Il s'agit de plusieurs contrats, certains allant jusqu'à 100 millions d'euros, a-t-il précisé, tout en ajoutant qu'une "enquête ne signifie pas forcément" qu'il y a eu un détournement de fonds.

"Il faut enquêter et établir des faits", a-t-il expliqué, "c'est ce que nous faisons".

M. Klymenko et la cheffe de la commission anti-corruption du Parlement, Anastassia Radina ont assuré n'avoir reçu aucune plainte des alliés étrangers qui fournissent l'essentiel des armements dont Kiev a besoin pour se défendre de l'invasion russe.

La corruption est un mal endémique en Ukraine et l'un des grands chantiers du gouvernement depuis avant la guerre.

Plusieurs scandales de corruption ont éclaboussé des responsables ukrainiens ces derniers mois, y compris au sein du ministère de la Défense.

Mais les accusations de corruption n'ont jamais concerné directement l'aide militaire et financière apportée par les Occidentaux.

"Nous disons constamment à nos partenaires que s'ils ont des informations témoignant de corruption ou de la mauvaise utilisation de l'assistance fournie, nous sommes prêts à en faire une priorité absolue", a affirmé M. Klymenko.

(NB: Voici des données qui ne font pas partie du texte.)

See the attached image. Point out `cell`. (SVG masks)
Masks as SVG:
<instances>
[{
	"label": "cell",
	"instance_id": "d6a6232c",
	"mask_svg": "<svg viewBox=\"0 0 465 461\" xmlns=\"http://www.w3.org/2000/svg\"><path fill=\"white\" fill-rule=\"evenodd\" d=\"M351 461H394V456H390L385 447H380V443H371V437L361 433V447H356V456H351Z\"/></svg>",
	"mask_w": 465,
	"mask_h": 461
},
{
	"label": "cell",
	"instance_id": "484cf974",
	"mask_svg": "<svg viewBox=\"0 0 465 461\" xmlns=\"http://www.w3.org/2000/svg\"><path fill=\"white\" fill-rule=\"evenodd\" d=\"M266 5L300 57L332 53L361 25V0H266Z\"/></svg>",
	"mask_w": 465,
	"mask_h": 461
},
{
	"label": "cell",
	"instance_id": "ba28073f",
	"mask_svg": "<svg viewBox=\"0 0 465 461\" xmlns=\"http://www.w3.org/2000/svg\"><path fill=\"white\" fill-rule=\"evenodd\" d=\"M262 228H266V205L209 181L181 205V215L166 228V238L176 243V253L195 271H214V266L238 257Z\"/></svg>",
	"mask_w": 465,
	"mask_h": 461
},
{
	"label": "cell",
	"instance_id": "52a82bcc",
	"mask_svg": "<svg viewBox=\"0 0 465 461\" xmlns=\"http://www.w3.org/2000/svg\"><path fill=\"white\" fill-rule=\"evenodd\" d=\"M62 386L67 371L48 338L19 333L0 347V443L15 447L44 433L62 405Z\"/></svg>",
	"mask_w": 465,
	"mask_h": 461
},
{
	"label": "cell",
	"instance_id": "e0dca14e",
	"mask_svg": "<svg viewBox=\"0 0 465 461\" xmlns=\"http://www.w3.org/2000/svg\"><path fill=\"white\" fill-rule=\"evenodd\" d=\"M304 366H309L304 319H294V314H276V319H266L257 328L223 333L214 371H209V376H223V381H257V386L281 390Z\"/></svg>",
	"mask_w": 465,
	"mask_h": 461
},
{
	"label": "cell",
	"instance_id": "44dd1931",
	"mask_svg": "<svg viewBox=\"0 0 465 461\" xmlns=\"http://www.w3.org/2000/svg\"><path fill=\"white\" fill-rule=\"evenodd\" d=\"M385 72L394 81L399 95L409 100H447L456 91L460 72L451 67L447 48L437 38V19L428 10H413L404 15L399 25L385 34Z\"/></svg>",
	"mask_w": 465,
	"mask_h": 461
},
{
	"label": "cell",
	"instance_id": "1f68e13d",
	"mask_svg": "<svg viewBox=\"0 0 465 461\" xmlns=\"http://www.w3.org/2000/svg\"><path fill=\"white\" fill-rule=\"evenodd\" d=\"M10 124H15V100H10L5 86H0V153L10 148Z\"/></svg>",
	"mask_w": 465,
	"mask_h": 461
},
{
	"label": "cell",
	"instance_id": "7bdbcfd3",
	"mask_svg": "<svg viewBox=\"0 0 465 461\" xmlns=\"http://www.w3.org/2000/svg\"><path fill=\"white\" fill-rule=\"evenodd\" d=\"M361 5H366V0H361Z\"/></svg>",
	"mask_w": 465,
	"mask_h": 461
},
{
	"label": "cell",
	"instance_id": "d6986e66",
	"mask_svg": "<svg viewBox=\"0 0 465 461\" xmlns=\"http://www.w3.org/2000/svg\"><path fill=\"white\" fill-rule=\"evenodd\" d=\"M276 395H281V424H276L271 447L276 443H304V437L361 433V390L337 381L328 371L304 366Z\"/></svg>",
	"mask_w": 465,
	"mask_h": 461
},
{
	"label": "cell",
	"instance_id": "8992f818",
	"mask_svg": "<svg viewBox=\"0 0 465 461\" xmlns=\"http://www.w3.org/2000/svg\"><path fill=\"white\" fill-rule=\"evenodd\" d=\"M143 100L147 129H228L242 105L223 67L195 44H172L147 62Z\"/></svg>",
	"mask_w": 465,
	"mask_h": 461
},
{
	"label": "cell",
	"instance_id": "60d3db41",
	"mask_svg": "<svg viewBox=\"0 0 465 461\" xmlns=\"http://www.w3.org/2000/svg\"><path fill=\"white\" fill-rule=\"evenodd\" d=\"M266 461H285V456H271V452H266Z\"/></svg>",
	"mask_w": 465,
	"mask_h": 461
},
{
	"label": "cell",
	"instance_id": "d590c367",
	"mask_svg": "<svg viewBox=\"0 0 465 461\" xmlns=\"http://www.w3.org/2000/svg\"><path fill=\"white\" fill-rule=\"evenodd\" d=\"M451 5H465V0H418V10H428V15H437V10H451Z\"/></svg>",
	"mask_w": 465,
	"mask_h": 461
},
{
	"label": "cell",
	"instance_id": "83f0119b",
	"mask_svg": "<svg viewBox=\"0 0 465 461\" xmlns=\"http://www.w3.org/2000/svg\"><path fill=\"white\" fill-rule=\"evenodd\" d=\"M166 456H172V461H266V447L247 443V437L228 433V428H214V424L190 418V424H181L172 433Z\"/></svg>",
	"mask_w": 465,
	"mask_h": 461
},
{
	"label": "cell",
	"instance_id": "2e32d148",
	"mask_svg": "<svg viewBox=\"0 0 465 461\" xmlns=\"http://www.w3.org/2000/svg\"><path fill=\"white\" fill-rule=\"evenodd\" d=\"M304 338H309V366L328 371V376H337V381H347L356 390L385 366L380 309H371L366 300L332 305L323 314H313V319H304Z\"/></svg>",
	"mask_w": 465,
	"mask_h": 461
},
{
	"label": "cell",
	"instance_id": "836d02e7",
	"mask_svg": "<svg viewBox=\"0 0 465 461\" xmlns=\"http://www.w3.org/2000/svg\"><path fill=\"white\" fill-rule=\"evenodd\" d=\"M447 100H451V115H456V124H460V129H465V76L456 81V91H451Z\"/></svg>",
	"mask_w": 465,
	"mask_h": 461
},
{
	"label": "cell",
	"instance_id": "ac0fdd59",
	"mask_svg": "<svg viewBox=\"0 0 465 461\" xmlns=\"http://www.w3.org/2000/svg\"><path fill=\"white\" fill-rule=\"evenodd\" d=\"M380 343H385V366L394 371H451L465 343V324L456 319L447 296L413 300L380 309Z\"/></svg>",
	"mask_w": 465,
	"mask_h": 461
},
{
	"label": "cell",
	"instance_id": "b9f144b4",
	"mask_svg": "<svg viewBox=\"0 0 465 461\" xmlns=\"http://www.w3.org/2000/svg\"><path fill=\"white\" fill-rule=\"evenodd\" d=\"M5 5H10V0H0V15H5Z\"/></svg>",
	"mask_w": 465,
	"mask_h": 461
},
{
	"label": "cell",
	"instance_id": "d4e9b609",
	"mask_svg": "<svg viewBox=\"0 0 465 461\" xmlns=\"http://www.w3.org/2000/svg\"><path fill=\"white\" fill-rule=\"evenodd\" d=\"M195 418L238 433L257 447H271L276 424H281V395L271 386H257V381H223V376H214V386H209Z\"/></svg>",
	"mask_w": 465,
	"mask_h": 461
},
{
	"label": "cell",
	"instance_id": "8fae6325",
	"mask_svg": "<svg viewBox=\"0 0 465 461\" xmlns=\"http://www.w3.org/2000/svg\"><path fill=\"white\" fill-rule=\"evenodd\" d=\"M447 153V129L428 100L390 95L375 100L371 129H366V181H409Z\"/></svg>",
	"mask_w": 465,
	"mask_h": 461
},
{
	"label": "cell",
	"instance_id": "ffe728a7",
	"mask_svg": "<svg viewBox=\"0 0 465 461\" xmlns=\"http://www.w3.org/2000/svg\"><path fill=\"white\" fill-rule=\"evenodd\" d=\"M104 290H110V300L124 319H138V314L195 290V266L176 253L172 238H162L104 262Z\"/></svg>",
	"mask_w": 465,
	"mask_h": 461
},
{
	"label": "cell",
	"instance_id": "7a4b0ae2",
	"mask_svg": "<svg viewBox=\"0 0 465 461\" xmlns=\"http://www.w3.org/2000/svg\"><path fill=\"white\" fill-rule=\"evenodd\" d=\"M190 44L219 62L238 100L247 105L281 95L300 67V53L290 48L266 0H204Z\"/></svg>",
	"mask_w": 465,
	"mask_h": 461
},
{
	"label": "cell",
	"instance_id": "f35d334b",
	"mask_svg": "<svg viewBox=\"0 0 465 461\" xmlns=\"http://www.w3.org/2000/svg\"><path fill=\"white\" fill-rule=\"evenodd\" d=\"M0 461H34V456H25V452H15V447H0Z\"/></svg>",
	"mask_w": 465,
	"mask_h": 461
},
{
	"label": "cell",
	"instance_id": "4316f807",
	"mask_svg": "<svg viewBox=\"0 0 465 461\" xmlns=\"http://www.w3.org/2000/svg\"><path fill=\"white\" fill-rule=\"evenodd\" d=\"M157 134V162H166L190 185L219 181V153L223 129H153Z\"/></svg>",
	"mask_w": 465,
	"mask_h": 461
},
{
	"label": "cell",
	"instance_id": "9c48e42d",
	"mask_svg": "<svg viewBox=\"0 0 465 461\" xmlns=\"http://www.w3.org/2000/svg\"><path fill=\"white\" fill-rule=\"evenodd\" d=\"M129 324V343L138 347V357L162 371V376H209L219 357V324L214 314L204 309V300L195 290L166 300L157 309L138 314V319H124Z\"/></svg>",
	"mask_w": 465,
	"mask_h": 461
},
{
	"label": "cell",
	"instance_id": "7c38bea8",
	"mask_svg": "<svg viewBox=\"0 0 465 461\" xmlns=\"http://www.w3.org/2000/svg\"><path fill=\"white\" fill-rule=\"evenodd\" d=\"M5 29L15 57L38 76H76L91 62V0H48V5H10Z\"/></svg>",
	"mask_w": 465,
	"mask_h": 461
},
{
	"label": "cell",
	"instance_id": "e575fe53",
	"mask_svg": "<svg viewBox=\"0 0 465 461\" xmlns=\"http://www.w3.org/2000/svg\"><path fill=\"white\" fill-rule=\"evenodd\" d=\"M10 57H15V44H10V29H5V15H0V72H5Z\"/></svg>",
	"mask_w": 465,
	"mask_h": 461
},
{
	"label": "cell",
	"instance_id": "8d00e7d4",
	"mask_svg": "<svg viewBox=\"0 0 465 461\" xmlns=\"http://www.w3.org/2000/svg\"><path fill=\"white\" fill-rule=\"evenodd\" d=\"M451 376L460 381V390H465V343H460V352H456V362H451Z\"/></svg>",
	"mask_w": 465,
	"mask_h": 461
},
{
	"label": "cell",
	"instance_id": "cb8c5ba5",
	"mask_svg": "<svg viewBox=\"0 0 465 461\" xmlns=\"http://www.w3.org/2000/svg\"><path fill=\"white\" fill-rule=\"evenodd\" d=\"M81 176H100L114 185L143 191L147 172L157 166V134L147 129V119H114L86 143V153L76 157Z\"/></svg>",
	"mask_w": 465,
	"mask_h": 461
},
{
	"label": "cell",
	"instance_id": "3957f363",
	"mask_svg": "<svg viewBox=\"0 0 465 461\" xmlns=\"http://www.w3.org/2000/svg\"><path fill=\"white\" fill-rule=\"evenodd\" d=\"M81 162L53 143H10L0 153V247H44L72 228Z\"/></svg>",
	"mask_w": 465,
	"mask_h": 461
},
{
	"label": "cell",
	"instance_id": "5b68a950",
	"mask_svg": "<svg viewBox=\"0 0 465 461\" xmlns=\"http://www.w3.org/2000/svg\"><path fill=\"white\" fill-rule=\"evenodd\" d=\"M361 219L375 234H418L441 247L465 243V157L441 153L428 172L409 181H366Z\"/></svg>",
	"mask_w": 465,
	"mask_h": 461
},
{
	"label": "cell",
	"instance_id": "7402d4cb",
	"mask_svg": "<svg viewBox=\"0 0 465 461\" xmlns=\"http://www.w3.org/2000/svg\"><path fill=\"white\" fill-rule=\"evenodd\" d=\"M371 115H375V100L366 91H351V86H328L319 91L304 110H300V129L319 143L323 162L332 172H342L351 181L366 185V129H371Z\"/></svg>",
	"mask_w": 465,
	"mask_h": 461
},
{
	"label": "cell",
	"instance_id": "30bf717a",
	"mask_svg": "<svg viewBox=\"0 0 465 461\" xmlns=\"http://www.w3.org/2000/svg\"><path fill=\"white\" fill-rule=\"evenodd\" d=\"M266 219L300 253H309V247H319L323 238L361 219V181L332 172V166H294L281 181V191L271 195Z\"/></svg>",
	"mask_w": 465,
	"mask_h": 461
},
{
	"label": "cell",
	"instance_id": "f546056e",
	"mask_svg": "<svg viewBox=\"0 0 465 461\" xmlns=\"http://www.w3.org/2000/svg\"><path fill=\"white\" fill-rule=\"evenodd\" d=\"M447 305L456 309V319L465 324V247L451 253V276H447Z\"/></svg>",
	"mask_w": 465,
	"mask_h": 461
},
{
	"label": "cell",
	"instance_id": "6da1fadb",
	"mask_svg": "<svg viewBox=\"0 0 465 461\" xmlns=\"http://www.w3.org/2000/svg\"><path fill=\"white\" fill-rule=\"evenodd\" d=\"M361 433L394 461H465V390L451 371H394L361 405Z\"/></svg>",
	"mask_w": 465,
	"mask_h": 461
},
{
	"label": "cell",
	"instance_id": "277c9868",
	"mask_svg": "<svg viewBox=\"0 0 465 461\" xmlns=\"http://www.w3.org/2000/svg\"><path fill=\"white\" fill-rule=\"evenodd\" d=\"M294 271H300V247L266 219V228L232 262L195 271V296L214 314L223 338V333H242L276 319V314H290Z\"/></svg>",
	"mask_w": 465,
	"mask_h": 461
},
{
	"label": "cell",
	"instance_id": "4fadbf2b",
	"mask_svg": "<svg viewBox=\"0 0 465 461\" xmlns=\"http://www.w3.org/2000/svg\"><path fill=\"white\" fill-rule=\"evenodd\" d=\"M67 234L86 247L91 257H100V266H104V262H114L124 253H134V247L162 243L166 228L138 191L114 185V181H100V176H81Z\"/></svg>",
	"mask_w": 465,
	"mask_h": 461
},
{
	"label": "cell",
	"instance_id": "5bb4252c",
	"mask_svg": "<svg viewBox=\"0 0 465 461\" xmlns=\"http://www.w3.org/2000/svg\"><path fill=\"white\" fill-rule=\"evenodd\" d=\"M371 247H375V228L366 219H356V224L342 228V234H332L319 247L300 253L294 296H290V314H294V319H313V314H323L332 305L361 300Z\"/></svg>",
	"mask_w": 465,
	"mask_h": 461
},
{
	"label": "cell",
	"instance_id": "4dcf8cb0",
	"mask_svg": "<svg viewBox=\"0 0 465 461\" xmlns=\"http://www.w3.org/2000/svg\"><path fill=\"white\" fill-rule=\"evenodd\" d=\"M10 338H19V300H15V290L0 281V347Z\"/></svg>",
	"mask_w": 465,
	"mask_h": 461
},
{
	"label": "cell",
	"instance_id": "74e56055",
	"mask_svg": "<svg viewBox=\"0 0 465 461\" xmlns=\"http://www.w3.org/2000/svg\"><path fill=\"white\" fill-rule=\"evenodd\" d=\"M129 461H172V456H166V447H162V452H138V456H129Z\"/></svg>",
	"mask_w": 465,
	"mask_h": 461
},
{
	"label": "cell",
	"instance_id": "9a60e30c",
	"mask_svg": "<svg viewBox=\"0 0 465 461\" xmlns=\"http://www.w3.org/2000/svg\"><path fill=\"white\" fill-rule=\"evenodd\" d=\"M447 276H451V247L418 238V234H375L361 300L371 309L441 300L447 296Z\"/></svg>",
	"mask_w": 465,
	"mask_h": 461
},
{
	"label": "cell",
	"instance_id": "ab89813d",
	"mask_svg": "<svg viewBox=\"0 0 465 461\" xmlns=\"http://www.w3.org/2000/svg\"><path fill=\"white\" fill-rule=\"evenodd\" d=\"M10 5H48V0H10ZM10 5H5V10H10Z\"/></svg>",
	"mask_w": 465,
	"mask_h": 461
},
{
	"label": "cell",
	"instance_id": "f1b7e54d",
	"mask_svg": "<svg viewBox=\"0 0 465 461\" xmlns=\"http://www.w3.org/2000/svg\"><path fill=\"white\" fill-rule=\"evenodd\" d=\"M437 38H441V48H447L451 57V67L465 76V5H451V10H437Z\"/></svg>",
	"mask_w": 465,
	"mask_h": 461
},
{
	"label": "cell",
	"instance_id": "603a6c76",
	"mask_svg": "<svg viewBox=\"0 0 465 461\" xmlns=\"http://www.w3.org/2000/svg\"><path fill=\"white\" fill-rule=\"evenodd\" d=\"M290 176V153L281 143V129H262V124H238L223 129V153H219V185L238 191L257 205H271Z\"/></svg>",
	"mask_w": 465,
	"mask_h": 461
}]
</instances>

Mme Radina, qui fait également partie d'une commission spéciale parlementaire supervisant l'utilisation d'armements étrangers par l'armée ukrainienne, a de son côté assuré qu'aucun "cas confirmé de mauvaise utilisation des armes fournies" n'a été recensé par les Occidentaux et leurs attachés militaires en Ukraine.

L'Ukraine a reçu de ses alliés, en premier lieu les Etats-Unis, le Royaume-Uni et l'Union européenne, des dizaines de milliards de dollars d'aide.